How do I know this? One way is by the strange currents of others. I remember sensing envy from the outside at all stages in my life. Unhappiness and jealousy, wishing they could have what I have, never understanding that the reason I have what I have is because of what's inside.
What an honor to meet other women and men similar to me, who reap joy and empowerment from good-moraled, hard work rather than meet the work begrudgingly. To live a life of resentment or negative comparison is to live life like a vine, never self-certain enough to stand on one's own nor reach that highest connection with Self----the one that unlocks the flood of glory and truth that this is your life. Can you feel it? Can you taste it and breathe it and dive right in? Can you bathe in the cool air and adore the tingles at the core of your being? Can you open it up like the mountain-crest sky and extend it like the unseen breeze? Can you feel the moon in its brightest hour?
"The beauty of balance is that everything is right, and good, and welcomed." (Quote from Mindfulness and Me by Kira M. Markoff). I love this quote because it reminds me of my own internal home. With a sturdy, yet flexible trunk, I can listen and understand because I know how bizarre and stressful the human world can be, but with my growth root dipped like the tip of a finger in a pond, I am rippling now in higher skies. What kind of balance am I personally drawing meaning? One inspired by this apple, perhaps.

Birthed from the joy of carved-out time, an after work trip to the laundry mat alchemizes within to become rest and reflect space. Grateful for the time well spent and the time well saved, I breathe in the cool liquid air of Lake Raponda, noticing the wild apples on my way home. So small, I could fear them and forget my intuitive connection, restored somewhere out there, somewhere in the breeze, but my lungs fill instead. I know this fruit. I pull to the side of an empty dirt road and lean against the tree's trunk as I reach for several small apples. Back in my car, I take a bite, and it is good. I eat the whole fruit, just as I did the huckleberries in Idaho and the wild plums near Washington, born again after releasing my dragon talisman in the nearby river. This apple is a symbol of my Freedom----my earth-nourished, intimate soul Freedom.

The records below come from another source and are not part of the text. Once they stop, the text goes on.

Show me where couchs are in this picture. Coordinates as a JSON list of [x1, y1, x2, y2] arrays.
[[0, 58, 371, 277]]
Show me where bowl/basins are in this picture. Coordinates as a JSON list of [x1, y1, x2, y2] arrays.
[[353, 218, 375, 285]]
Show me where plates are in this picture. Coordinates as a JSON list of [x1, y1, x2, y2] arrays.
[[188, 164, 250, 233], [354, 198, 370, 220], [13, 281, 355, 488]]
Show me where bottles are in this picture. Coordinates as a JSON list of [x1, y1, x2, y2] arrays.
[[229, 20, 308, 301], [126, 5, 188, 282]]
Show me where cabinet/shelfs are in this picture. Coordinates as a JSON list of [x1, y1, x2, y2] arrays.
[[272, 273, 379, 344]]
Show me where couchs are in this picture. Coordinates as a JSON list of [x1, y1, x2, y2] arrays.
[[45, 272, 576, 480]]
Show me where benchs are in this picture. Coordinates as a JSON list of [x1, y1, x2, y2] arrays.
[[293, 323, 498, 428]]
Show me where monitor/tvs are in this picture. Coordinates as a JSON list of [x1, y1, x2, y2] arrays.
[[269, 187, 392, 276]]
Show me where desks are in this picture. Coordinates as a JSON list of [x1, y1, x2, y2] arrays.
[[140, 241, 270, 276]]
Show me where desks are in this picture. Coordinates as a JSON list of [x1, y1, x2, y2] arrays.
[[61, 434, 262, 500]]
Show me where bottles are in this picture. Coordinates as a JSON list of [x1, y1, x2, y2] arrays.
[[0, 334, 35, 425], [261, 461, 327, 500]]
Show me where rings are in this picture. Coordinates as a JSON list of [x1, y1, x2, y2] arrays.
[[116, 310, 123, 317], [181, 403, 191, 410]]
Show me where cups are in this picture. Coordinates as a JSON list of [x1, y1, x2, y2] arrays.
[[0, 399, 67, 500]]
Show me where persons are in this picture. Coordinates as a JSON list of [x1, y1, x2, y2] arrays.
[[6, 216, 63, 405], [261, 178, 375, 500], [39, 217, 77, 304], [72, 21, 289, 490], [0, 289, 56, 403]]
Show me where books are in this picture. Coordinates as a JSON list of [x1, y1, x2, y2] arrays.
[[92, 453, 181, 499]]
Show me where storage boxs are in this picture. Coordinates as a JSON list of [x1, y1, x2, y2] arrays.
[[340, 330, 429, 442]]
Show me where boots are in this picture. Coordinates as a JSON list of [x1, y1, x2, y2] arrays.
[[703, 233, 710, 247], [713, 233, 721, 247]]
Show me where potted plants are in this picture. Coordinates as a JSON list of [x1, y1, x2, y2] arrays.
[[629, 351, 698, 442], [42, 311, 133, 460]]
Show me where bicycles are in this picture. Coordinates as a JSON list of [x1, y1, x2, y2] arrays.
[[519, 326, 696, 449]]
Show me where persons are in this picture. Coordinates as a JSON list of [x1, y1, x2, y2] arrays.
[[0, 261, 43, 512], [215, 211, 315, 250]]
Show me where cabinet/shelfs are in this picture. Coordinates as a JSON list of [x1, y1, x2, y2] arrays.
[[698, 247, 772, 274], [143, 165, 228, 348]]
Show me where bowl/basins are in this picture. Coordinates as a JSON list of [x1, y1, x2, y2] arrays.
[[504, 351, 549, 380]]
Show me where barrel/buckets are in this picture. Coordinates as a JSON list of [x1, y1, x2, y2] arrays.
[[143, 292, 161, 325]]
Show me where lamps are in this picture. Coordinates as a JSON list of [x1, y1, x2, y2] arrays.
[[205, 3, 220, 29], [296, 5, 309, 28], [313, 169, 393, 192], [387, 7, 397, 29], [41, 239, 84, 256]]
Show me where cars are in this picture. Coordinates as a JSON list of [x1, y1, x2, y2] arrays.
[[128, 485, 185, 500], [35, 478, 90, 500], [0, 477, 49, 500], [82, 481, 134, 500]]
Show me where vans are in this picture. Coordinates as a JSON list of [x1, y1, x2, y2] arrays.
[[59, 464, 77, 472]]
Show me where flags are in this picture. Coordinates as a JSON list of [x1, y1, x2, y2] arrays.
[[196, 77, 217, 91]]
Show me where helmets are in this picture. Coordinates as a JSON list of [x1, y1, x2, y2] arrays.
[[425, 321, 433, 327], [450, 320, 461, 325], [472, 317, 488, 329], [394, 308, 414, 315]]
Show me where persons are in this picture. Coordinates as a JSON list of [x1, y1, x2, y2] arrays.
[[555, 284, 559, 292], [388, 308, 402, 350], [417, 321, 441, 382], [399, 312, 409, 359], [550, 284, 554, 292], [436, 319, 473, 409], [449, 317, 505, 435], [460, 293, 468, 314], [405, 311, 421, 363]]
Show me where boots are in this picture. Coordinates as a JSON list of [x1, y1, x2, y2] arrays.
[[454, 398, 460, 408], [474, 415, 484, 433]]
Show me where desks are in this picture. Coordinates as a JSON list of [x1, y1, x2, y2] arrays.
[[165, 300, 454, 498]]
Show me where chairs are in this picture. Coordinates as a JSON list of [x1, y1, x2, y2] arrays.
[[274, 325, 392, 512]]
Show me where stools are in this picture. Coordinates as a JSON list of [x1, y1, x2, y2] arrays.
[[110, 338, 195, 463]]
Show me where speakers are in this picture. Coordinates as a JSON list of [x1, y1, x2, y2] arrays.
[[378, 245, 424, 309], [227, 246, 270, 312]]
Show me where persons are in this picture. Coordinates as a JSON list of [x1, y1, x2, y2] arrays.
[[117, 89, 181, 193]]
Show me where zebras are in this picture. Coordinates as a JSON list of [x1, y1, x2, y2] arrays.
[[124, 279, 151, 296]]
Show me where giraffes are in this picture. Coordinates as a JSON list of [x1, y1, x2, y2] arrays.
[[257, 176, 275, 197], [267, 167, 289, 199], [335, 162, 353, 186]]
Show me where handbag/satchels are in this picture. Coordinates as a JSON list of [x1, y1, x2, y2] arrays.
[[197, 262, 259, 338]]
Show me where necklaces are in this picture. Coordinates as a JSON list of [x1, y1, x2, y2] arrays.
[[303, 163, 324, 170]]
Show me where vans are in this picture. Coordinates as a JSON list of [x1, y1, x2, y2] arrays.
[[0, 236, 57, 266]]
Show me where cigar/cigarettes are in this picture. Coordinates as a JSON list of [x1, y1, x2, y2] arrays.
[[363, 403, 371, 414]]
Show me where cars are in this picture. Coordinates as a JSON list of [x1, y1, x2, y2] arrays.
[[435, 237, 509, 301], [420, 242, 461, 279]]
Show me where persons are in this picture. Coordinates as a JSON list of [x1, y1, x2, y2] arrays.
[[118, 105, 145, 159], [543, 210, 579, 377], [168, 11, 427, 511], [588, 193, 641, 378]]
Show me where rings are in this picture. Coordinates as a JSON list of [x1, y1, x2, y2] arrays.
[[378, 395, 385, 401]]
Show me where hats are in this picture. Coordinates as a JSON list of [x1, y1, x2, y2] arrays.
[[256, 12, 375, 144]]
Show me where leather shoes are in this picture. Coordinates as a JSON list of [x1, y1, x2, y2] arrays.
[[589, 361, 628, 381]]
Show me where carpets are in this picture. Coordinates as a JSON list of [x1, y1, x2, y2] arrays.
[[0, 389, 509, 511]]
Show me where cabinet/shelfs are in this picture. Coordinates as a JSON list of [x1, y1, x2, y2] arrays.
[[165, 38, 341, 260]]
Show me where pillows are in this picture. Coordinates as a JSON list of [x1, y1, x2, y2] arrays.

And now the balance. I could compare this wild apple experience to the orchard apple experience my boyfriend and I plan to have this weekend, in a way that renders one better than the other, but "The beauty of balance is that everything is right, and good, and welcomed." Planned apples and spontaneous. The bounty of the earth, no matter what, is good, and in the higher skies, the purity of balance is far more clear because it isn't muddled with trunk-weakening things.
In lower ways of life, balance didn't make sense, and by lower, I'm not referring to monetary standing. Once again, that paper wealth really means nothing if you don't own your own wealth inside. When you hold your soul as precious as the earth's apple in your hand and the full moon in your heart, it is life itself that sustains you, and the life of pine-tree others who inspire.